## Source extract
====

Setting up my own Cloud Foundry

It was more difficult that I expected to get a local Cloud Foundry (CF) up and running, but I got there in the end. Here's a brief description of my journey.

CF on Kubernetes shown in k9s CF on Kubernetes in Docker, on my laptop

As a developer with access to SAP's Business Technology Platform, I already have free access to multiple runtime environments and services. These environments include Kubernetes, via Kyma, and Cloud Foundry.

While exploring service brokers and service consumption on SAP Business Technology Platform recently, with a view to understanding the context and role of the SAP Service Manager (another open source project in the form of Peripli), I wanted to go beyond the developer level access I had to a Cloud Foundry runtime.

In essence, I wanted my own Cloud Foundry environment instance, that I controlled and administered. That way I would be able to explore the SAP Service Manager, and service catalogues and marketplaces in general, in more detail.

====

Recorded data

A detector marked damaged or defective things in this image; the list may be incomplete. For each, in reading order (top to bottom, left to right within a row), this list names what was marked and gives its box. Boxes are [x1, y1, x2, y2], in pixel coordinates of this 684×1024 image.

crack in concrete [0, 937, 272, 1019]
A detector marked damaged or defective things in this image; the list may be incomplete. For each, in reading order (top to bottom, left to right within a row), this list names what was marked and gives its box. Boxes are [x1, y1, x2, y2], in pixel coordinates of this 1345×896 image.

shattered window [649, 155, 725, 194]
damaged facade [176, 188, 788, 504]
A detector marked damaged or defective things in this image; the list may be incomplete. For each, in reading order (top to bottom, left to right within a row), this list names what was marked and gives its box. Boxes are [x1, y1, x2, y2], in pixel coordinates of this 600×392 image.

====

## To do
**a)** Please output the passage from the Cloud Foundry post that begins at the words "Setting up my" and stops after "of my journey.".
**b)** Change "incomplete" to "partial" in the listing, starting at its first line and stopping after the line that contains "crack in concrete [0, 937, 272, 1019]". Return only those lines, with nothing else altered.

## Exercise answers
**a)**
Setting up my own Cloud Foundry

It was more difficult that I expected to get a local Cloud Foundry (CF) up and running, but I got there in the end. Here's a brief description of my journey.

**b)**
A detector marked damaged or defective things in this image; the list may be partial. For each, in reading order (top to bottom, left to right within a row), this list names what was marked and gives its box. Boxes are [x1, y1, x2, y2], in pixel coordinates of this 684×1024 image.

crack in concrete [0, 937, 272, 1019]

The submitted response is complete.